**What to produce**
All of the data below should be output exactly as given.

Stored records
___
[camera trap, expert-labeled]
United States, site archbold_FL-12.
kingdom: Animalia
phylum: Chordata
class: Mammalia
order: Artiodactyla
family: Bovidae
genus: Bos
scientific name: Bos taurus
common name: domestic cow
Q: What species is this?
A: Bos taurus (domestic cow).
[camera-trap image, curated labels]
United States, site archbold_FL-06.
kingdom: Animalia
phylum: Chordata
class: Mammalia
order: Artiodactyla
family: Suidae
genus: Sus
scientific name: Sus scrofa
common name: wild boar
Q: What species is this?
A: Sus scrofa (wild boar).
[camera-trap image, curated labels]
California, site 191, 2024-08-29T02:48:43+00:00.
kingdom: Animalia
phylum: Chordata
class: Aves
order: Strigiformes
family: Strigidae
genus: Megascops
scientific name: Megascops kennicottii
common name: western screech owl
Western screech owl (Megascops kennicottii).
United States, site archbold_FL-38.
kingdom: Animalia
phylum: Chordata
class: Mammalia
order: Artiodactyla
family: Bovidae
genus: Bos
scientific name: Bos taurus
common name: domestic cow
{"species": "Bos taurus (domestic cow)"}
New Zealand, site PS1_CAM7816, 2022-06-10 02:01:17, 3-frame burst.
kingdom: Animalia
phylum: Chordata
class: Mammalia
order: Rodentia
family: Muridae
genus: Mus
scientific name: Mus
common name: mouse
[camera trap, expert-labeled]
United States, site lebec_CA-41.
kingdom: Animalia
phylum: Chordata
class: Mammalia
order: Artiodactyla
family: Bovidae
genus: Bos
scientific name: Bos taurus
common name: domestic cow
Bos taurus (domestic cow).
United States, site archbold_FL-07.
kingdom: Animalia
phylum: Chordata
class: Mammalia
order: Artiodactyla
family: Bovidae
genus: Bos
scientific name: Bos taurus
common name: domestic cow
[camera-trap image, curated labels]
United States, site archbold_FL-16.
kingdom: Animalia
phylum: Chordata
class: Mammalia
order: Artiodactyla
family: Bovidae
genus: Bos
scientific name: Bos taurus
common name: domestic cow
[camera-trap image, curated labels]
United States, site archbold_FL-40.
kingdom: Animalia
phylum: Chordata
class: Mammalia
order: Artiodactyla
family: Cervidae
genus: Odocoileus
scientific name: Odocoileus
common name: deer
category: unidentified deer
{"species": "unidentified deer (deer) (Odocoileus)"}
___
**Completed task**
[camera trap, expert-labeled]
United States, site archbold_FL-12.
kingdom: Animalia
phylum: Chordata
class: Mammalia
order: Artiodactyla
family: Bovidae
genus: Bos
scientific name: Bos taurus
common name: domestic cow
Q: What species is this?
A: Bos taurus (domestic cow).
[camera-trap image, curated labels]
United States, site archbold_FL-06.
kingdom: Animalia
phylum: Chordata
class: Mammalia
order: Artiodactyla
family: Suidae
genus: Sus
scientific name: Sus scrofa
common name: wild boar
Q: What species is this?
A: Sus scrofa (wild boar).
[camera-trap image, curated labels]
California, site 191, 2024-08-29T02:48:43+00:00.
kingdom: Animalia
phylum: Chordata
class: Aves
order: Strigiformes
family: Strigidae
genus: Megascops
scientific name: Megascops kennicottii
common name: western screech owl
Western screech owl (Megascops kennicottii).
United States, site archbold_FL-38.
kingdom: Animalia
phylum: Chordata
class: Mammalia
order: Artiodactyla
family: Bovidae
genus: Bos
scientific name: Bos taurus
common name: domestic cow
{"species": "Bos taurus (domestic cow)"}
New Zealand, site PS1_CAM7816, 2022-06-10 02:01:17, 3-frame burst.
kingdom: Animalia
phylum: Chordata
class: Mammalia
order: Rodentia
family: Muridae
genus: Mus
scientific name: Mus
common name: mouse
[camera trap, expert-labeled]
United States, site lebec_CA-41.
kingdom: Animalia
phylum: Chordata
class: Mammalia
order: Artiodactyla
family: Bovidae
genus: Bos
scientific name: Bos taurus
common name: domestic cow
Bos taurus (domestic cow).
United States, site archbold_FL-07.
kingdom: Animalia
phylum: Chordata
class: Mammalia
order: Artiodactyla
family: Bovidae
genus: Bos
scientific name: Bos taurus
common name: domestic cow
[camera-trap image, curated labels]
United States, site archbold_FL-16.
kingdom: Animalia
phylum: Chordata
class: Mammalia
order: Artiodactyla
family: Bovidae
genus: Bos
scientific name: Bos taurus
common name: domestic cow
[camera-trap image, curated labels]
United States, site archbold_FL-40.
kingdom: Animalia
phylum: Chordata
class: Mammalia
order: Artiodactyla
family: Cervidae
genus: Odocoileus
scientific name: Odocoileus
common name: deer
category: unidentified deer
{"species": "unidentified deer (deer) (Odocoileus)"}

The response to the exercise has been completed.